Estimation of Absolute Scale in Monocular SLAM Using Synthetic Data
This addresses the scale ambiguity issue in monocular SLAM for robotics and AR/VR systems, offering a practical alternative to real data training, though it is incremental as it builds on existing SLAM methods.
The paper tackles the problem of scale estimation in monocular SLAM by estimating absolute distances between camera frames, achieving similar accuracy using only synthetic training data as with real data, with experiments showing low-resolution images (0.03MP) enable real-time applications.
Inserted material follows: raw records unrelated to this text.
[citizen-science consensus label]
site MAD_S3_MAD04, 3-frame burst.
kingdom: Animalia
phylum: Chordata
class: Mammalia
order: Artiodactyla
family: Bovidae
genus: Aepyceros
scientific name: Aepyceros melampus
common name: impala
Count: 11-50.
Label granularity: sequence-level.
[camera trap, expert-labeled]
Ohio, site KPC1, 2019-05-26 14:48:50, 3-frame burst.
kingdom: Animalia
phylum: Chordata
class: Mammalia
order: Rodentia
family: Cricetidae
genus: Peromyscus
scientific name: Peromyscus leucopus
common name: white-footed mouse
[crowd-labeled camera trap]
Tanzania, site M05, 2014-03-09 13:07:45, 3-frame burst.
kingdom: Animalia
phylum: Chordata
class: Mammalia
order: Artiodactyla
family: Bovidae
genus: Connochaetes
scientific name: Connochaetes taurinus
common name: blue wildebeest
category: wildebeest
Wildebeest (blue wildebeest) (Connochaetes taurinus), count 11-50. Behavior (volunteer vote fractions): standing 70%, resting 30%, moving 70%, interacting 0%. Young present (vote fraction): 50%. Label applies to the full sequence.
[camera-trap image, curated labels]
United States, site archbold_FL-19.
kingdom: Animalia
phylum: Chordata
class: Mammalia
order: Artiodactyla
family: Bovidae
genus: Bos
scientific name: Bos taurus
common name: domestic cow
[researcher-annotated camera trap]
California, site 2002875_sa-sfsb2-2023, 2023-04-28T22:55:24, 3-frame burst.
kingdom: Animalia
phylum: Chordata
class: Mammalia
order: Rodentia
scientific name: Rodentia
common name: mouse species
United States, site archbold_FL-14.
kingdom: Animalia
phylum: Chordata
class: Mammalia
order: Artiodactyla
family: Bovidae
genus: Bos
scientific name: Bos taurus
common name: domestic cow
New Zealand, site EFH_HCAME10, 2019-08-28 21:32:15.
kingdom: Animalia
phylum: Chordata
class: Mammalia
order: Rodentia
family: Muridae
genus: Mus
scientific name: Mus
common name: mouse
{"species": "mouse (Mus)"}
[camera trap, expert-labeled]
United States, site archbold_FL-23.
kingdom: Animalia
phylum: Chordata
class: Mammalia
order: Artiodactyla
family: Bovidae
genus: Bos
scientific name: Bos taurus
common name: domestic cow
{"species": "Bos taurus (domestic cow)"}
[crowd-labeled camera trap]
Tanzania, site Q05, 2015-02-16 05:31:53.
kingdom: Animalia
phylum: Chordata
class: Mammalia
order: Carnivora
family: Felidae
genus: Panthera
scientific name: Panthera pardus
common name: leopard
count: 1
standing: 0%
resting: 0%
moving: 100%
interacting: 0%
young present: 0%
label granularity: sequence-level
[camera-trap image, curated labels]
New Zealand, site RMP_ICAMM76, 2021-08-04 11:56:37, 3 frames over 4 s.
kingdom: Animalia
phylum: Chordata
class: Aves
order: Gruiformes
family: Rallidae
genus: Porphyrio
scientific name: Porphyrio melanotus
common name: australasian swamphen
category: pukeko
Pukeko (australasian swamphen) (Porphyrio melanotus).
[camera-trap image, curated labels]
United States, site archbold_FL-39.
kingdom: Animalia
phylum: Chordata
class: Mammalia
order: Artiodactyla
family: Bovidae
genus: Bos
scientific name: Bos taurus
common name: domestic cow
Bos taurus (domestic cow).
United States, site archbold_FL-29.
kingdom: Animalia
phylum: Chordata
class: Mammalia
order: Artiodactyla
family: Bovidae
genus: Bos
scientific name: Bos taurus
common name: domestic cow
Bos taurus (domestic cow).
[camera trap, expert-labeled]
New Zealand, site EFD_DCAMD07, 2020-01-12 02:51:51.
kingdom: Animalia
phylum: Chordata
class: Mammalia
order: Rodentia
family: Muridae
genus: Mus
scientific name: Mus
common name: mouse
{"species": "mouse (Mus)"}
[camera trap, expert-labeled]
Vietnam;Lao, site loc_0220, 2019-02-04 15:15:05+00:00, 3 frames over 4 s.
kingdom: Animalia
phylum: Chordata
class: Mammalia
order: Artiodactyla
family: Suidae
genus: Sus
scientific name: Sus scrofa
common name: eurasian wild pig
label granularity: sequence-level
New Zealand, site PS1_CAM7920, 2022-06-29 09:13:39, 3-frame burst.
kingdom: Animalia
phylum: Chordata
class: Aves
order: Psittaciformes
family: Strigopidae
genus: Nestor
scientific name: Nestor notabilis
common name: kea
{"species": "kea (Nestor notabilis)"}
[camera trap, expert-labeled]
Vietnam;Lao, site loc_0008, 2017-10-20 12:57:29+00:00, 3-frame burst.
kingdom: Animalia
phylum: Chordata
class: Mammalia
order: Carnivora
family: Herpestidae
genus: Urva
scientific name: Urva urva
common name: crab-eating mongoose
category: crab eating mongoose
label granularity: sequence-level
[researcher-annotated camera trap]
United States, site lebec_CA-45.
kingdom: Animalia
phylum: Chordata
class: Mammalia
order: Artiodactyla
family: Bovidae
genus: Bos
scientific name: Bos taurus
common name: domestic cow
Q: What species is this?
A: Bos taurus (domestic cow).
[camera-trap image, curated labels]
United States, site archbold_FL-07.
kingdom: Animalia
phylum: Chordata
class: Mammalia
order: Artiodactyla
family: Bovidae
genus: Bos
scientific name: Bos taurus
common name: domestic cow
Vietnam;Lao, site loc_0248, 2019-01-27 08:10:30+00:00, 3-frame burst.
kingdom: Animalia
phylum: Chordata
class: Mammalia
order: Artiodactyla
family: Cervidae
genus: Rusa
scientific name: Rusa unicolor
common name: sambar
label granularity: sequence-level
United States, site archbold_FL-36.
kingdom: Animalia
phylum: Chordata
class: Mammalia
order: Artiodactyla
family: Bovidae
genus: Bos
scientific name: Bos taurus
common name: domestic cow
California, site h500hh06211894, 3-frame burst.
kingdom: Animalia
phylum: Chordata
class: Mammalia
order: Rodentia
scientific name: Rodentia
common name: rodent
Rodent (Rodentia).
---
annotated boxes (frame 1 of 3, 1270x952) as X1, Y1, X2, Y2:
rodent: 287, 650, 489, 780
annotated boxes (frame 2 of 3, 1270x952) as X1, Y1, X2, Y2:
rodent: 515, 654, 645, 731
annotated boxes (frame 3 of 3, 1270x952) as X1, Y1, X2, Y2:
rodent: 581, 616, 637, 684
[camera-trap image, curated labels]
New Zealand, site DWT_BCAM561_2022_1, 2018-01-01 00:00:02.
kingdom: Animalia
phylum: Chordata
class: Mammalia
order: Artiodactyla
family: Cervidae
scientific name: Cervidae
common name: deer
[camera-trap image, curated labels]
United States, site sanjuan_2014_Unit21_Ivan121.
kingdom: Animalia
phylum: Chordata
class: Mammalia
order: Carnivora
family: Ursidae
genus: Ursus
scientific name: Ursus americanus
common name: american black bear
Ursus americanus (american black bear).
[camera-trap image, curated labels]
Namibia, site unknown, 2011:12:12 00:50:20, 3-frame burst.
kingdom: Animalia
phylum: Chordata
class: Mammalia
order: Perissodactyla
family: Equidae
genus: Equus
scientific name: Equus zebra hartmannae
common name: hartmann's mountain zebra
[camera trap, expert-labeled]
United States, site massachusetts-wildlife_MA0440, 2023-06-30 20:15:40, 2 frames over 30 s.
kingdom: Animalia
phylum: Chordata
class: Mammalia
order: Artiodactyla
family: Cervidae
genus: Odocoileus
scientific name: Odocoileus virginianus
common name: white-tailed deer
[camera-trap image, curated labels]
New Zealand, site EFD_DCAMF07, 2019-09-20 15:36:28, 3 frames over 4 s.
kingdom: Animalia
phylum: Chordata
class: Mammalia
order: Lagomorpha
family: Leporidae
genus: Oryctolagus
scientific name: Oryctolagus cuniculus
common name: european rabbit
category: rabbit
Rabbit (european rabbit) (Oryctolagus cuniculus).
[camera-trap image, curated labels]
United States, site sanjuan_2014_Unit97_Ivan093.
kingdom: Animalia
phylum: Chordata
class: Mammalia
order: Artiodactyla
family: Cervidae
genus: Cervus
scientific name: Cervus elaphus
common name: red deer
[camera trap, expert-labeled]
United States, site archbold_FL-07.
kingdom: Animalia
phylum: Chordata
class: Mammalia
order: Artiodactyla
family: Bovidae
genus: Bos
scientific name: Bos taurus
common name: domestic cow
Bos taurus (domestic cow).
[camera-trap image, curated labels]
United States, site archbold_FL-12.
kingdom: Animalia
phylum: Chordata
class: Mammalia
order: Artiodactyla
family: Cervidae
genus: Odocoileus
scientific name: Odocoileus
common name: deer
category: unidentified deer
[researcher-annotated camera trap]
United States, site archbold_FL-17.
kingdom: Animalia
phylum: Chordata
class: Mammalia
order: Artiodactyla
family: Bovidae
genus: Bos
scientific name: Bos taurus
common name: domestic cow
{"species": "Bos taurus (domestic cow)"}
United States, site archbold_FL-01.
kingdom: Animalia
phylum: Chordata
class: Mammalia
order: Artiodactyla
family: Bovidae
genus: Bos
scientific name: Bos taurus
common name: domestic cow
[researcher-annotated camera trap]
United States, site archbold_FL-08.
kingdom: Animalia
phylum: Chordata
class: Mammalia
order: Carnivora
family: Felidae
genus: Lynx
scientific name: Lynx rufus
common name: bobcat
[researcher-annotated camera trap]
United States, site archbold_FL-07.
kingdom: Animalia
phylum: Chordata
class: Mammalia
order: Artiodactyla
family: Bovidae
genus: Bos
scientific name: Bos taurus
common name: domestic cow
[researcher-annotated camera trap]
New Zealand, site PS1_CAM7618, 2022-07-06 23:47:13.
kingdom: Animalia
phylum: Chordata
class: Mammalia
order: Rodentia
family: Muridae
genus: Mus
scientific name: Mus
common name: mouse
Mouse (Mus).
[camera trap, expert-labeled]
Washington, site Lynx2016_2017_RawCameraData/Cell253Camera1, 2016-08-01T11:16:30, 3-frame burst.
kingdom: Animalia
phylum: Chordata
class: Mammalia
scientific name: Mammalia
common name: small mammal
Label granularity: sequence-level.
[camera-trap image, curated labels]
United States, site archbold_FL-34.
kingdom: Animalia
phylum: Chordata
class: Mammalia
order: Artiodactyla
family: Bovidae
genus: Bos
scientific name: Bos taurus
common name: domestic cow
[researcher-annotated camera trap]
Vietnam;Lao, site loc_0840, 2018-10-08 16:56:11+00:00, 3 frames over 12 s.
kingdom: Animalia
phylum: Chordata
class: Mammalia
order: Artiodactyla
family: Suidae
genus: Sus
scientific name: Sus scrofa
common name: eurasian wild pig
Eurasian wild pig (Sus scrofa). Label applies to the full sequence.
This paper addresses the problem of scale estimation in monocular SLAM by estimating absolute distances between camera centers of consecutive image frames. These estimates would improve the overall performance of classical (not deep) SLAM systems and allow metric feature locations to be recovered from a single monocular camera. We propose several network architectures that lead to an improvement of scale estimation accuracy over the state of the art. In addition, we exploit a possibility to train the neural network only with synthetic data derived from a computer graphics simulator. Our key insight is that, using only synthetic training inputs, we can achieve similar scale estimation accuracy as that obtained from real data. This fact indicates that fully annotated simulated data is a viable alternative to existing deep-learning-based SLAM systems trained on real (unlabeled) data. Our experiments with unsupervised domain adaptation also show that the difference in visual appearance between simulated and real data does not affect scale estimation results. Our method operates with low-resolution images (0.03MP), which makes it practical for real-time SLAM applications with a monocular camera.